N8, you tell us to check out the riding pics, and the links are broken. were you spanked too hard as a child and can't take the cold truth?
*sigh* you missed the point of what I was saying.....He's got the balls to try somthing new, not just sitting back and saying "no one else does that so I'd better not try". And if you read the blurb on his website he is trying to make the bike able to flex verticaly but not twist or go sideways...so a form of limited travel pivotless travel....same thing with those springer style forks. Good on him for giving it a try I say
dave, don't get so defensive. it was an honest question. i was curious, from looking at that frame, what aspects of the design were 'outside the box' and would 'help move the sport along'. they weren't immediately obvious to me, so i asked. i didn't read the website blurb, so thanks for posting it. trying to restrict motion to only one plane seems like a tricky proposition to tackle.
I think its great he does stuff on those springer style forks that kids with 12" of travel are trying to do.
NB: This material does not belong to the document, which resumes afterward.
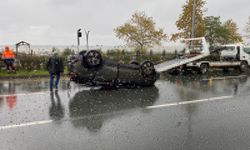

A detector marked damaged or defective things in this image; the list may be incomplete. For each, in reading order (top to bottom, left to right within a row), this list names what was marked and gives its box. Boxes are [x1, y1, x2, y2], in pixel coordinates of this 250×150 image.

overturned car [67, 49, 159, 87]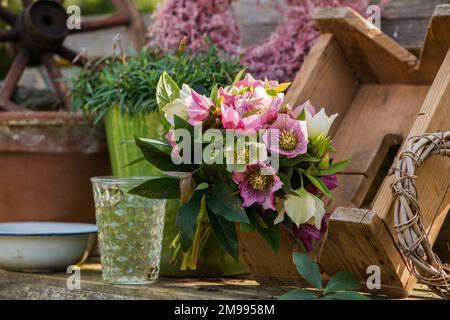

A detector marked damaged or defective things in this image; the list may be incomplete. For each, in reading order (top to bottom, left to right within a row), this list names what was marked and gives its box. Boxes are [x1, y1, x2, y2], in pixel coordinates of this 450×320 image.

Your pathetic. Those bikes are so nice to look at in person. They are built about 15 minutes away from me and the owner always rides it at the local DH race. Pretty impressive what he can do on it.
You know, N8, even your opinions that are widely (on this board) disagreed with would hold a lot more credibility if you attempted some kind of meaningful discussion. Instead, you resort to smilies and pseudo-smilies like :crickets: Regardless, that is one interesting looking bike - of course, it's undoubtedly a poor execution of design from an engineering standpoint, but if it'll hold up to what it's supposed to and you don't mind paying whatever penalties you have to pay to get there, I guess it's better than buying crack Good for him for doing what he loves.
Oh, yeah, real ignorance Thin tubes are generally a poor solution on a bike, which needs a high strength:weight ratio. I realize what his rationalization is (strength in one direction and compliance in another), but it doesn't make it a good solution - it just means that he is willing to sacrifice either the weight (since the tubes need to be thick) or the strength (if the tubes are thin). Also, curved tubes are also not an ideal solution, for similar reasons. The bike looks very pretty, and may ride very well. From an engineering standpoint, though, it's not a good design. Typical N8 argument, though - making a statement that he can't back up...
Ah but most bike these days are "THIN WALLED" But the skinnier looking tube sets are often thicker walled so without getting one of those bikes and hacking it up. So I think your point is rather moot. Just looking at the pics of the bike..... thats a hella low bottom bracket hight. It'd be good for stability and the centre of gravity but Man I bet it gets a lot of pedal to ground contact even with running shorter cranks (less power output if you do that too).
Read my post again. I know that most tubes now are thin walled. A larger, thin walled tube increases strength without the heavy weight penalty you pay with a small diameter, thick walled tube. So, as I said, you either pay a weight penalty with a thick walled, thin tube, or you pay a strength penalty with a thin walled, thin tube. Hey N8, here's a thought for you... Some people who haven't built frames know something about it, and some people who have built frames don't necessarily know everything . You don't need to be a frame builder to understand physics.
I wasn't, by the way, trying to tear the frame apart here - I'm sure it rides nicely and is a fine frame. Was just saying that it's function following form, rather than the other way around.